Insulin facilitates the induction of the slow Na+ channels in immature Xenopus oocytes.

Endogenous slow sodium channels have been described in the membrane of immature Xenopus laevis oocytes. The opening of these channels is a complex process comprising an induction phase leading the channels from a state of electrical inexcitability into a voltage-dependent state. The mechanism by which the depolarization of the membrane causes the induction is dependent upon an enzymatic cascade implying a phospholipase C (PLC) and a protein kinase C (PKC). The existence of different isoforms of PLC has been described in the oocytes, each isoform being activated by distinct membrane receptors upon ligand binding. The present work investigated the effects of insulin known to bind to membrane receptor tyrosine kinases and to activate PLC-gamma isoforms. Our results in current and voltage clamp experiments showed that insulin facilitated the induction of the slow Na(+) channels in a dose-dependent way.

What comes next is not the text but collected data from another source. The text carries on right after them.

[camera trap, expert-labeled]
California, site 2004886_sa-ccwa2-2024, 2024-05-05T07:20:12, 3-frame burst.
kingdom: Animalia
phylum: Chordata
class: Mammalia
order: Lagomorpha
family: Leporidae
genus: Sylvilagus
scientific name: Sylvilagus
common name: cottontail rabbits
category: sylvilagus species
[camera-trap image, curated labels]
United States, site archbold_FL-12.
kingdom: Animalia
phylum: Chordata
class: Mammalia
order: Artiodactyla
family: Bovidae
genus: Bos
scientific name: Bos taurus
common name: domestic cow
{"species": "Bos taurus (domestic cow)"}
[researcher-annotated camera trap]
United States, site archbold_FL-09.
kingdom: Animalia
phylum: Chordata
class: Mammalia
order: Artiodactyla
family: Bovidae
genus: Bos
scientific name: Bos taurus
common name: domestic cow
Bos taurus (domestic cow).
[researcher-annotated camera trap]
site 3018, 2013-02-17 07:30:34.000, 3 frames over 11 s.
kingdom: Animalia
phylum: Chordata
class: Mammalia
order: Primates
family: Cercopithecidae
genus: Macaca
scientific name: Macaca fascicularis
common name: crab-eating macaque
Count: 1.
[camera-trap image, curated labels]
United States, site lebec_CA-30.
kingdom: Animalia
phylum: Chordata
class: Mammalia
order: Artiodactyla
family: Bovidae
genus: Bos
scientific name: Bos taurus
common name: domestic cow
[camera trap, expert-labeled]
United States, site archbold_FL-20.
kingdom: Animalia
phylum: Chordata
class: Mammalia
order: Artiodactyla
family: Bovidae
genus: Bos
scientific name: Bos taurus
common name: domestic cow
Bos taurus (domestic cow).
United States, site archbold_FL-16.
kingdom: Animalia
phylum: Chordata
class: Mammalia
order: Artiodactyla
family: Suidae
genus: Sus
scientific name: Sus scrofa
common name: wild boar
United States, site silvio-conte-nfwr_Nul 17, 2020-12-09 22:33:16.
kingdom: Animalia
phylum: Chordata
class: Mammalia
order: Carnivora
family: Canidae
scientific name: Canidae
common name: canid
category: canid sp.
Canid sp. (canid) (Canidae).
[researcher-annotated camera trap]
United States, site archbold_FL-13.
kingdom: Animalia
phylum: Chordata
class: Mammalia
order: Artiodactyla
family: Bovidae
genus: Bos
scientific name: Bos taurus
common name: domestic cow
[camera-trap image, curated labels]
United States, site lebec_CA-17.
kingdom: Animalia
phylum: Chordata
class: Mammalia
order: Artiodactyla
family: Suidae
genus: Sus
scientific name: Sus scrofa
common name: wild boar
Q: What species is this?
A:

The current/voltage relationships indicated that the gating properties of the channels were not altered by the hormone. Lavendustins and tyrphostin, inhibitors of the epidermal growth factor signaling pathway, failed to block insulin effect as well as induction of the sodium channels. The results support the idea that some of the enzymes activated by insulin could also be involved in the acquisition of the channel voltage dependency and activated by sustained depolarization of the membrane.